Sony Interactive Entertainment’s surprise announcement Monday comes two weeks after Microsoft struck a $68.7 billion deal for Activision Blizzard, the Call of Duty and Candy Crush maker. It’s less than a year since Microsoft’s $7.5 billion acquisition of Bethesda Softworks, known for Doom, Fallout, ElderScrolls, and Wolfenstein.
Best known in recent years for Destiny, a series of online multiplayer first-person shooter games, Bungie was spun out of Microsoft in 2007.
Bungie has found in Sony “a partner who unconditionally supports us in all we are and who wants to accelerate our vision to create generation-spanning entertainment, all while preserving the creative independence that beats in Bungie’s heart,” said Bungie CEO Pete Parsons in a post announcing the agreement.
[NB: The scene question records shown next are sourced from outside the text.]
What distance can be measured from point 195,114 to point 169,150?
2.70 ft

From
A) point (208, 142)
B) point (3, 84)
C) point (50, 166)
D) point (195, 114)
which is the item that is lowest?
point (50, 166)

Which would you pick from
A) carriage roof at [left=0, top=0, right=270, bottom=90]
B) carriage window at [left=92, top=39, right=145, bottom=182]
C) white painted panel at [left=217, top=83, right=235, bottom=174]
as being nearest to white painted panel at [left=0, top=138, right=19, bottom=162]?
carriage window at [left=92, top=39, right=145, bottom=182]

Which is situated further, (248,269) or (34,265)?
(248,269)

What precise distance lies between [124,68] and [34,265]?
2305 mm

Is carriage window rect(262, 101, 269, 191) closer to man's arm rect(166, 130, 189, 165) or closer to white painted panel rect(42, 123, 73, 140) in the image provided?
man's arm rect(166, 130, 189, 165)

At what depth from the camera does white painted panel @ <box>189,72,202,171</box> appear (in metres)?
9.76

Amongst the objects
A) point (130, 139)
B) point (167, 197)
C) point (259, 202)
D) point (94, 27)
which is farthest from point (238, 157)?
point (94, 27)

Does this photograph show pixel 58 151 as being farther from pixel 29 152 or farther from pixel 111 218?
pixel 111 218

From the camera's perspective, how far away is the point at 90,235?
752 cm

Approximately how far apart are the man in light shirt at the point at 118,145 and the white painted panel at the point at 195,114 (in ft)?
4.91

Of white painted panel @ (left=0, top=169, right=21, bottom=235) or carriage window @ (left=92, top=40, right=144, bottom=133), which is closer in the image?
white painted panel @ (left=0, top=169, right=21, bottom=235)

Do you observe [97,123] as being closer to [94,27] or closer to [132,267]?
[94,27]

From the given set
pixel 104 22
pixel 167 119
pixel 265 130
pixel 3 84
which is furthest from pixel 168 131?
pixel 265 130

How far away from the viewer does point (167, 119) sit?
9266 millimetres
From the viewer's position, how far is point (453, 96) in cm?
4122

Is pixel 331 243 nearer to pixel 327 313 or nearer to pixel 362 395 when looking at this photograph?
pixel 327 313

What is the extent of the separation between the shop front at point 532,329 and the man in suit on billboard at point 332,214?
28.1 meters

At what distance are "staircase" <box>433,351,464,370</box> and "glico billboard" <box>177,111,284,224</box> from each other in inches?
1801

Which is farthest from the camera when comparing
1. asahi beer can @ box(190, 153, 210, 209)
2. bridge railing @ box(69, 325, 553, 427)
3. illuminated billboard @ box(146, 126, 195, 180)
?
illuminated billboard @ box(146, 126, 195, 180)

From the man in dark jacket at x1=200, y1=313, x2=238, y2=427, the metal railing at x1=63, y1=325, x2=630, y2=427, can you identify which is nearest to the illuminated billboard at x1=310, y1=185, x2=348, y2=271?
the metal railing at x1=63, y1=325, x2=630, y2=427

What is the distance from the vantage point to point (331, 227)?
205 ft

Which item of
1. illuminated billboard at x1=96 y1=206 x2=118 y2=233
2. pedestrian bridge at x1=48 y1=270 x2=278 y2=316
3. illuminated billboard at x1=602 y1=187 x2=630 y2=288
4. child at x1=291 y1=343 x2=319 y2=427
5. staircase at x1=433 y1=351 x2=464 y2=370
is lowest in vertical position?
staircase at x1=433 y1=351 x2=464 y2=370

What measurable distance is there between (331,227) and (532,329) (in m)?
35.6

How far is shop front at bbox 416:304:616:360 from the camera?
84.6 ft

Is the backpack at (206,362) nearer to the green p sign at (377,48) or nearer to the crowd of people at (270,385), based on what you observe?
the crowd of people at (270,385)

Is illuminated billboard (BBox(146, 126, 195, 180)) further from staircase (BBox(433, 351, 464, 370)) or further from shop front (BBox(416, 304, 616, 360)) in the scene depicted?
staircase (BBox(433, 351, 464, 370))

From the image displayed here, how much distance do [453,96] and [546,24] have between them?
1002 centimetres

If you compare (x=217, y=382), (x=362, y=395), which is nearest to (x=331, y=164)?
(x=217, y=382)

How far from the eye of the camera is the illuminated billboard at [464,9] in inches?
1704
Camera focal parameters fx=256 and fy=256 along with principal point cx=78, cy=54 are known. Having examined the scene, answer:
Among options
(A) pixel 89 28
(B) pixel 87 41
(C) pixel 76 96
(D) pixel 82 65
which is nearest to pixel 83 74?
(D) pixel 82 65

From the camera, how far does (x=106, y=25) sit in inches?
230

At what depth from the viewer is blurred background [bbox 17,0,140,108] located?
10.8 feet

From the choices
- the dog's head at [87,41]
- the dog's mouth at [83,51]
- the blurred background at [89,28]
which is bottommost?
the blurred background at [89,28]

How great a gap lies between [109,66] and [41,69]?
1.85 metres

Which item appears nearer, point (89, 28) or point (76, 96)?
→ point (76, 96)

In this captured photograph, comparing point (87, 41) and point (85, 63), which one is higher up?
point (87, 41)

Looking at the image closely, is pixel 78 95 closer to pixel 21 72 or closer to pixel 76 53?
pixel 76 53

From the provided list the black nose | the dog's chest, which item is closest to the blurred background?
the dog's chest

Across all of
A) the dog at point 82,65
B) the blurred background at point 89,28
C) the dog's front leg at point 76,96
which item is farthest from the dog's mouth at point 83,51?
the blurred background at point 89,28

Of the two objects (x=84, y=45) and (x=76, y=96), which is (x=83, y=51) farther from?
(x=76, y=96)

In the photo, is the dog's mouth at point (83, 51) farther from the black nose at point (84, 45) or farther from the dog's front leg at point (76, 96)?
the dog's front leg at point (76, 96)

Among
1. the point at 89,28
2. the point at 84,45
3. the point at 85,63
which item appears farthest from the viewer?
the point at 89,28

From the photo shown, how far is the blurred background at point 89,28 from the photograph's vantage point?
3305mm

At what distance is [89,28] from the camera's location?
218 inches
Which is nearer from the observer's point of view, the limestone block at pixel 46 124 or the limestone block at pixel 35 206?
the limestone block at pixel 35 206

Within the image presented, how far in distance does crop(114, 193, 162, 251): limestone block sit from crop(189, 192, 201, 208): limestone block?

The 900-person company, which is in the midst of a major expansion of its downtown Bellevue headquarters, will become an independent Sony Interactive Entertainment subsidiary, run by Bungie’s current management team and board, chaired by Parsons, Sony said in a press release announcing the deal.
The flurry of deals raises new questions about the long-term future of cross-platform games and console exclusives, although Microsoft and Sony appear to be engaging in a short-term truce, at least.
Bungie will continue to self-publish games “and reach players wherever they choose to play,” Sony said. Bungie makes Destiny 2 for PlayStation, Xbox, and Windows,
Microsoft Xbox CEO Phil Spencer said after the Activision announcement that he spoke with Sony executives and “confirmed our intent to honor all existing agreements upon acquisition of Activision Blizzard and our desire to keep Call of Duty on PlayStation.”
There may be larger implications in Bungie’s experience in online games, bolstering Sony’s ability to compete with Microsoft’s online platforms. “This acquisition will give SIE access to Bungie’s world-class approach to live game services and technology expertise, furthering SIE’s vision to reach billions of players,” Sony said.
Microsoft originally bought Bungie in 2000, prompting the studio to discontinue its work on Halo for the Mac, to the reported frustration of late Apple CEO Steve Jobs, making the original Halo: Combat Evolved for the original Xbox instead. Microsoft’s 343 Industries has developed the Halo franchise since the 2007 Bungie spin-off.